More than 400 summit successes, five deaths. This is so far the balance of this spring’s climbing season on Mount Everest, which is slowly but surely coming to an end. The two Indian climbers who had been missing for nearly a week with a probability bordering on certainty are dead. A Sherpa rescue team discovered the body of Paresh Chandra Nath above South Col. Rising wind prevented the search for the second missing, Gautam Ghosh. The chance of finding him still alive is virtually nil. The dead bodies of Dutchman Eric Arnold and Australian Maria Strydom have been meanwhile transferred by helicopter to Kathmandu.

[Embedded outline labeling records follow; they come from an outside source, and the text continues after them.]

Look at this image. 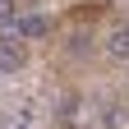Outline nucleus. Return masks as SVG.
<instances>
[{
  "label": "nucleus",
  "instance_id": "nucleus-1",
  "mask_svg": "<svg viewBox=\"0 0 129 129\" xmlns=\"http://www.w3.org/2000/svg\"><path fill=\"white\" fill-rule=\"evenodd\" d=\"M14 37H46V19H37V14H19V19H14Z\"/></svg>",
  "mask_w": 129,
  "mask_h": 129
},
{
  "label": "nucleus",
  "instance_id": "nucleus-2",
  "mask_svg": "<svg viewBox=\"0 0 129 129\" xmlns=\"http://www.w3.org/2000/svg\"><path fill=\"white\" fill-rule=\"evenodd\" d=\"M19 64H23V46L19 42H0V69H19Z\"/></svg>",
  "mask_w": 129,
  "mask_h": 129
},
{
  "label": "nucleus",
  "instance_id": "nucleus-3",
  "mask_svg": "<svg viewBox=\"0 0 129 129\" xmlns=\"http://www.w3.org/2000/svg\"><path fill=\"white\" fill-rule=\"evenodd\" d=\"M106 51L115 55V60H129V28H115V32H111V37H106Z\"/></svg>",
  "mask_w": 129,
  "mask_h": 129
},
{
  "label": "nucleus",
  "instance_id": "nucleus-4",
  "mask_svg": "<svg viewBox=\"0 0 129 129\" xmlns=\"http://www.w3.org/2000/svg\"><path fill=\"white\" fill-rule=\"evenodd\" d=\"M14 19H19V5H14V0H0V23L14 28Z\"/></svg>",
  "mask_w": 129,
  "mask_h": 129
}]
</instances>
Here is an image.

The corpse of Indian Subhash Pal, who had also passed away during summit attempt, should be brought today to Camp 2, to be flown out from there subsequently.

“Very slowly”

Recovering the body at an altitude of about 8,000 meters is complex and not without risk for the rescue team, said expedition leader Arnold Coster, who belonged to the team that brought Eric Arnold’s body down from South Col. According to Coster, six climbers were needed, two in front, two in the middle, two at the back: “We were moving very slowly. It took us almost 24 hours to bring down his body to a height of about 6,200 meters.” 36-year-old Eric Arnold had become increasingly weaker on his way back from summit and finally had died in Camp 4 at South Col.

20 hours without oxygen

Robert Gropel in Kathmandu

Robert Gropel in Kathmandu

Coster informed that 34-year-old Maria Strydom had abandoned her summit attempt near Everest South Summit at 8,750 meters, about a hundred meters below the main summit, because she had felt bad. Her husband Robert Gropel and some Sherpas had managed to bring Maria down to South Col. The next morning, on descent, the Australian had collapsed and died in Robert’s arms. “It was a superhuman effort, she was without oxygen for 20 hours”, said Gropel in Kathmandu in an interview with television channel ABC. The reporter digs deeper: Why was she without oxygen for that long? “Because of the length of time it took her, and took us to get her down, and it ran out.”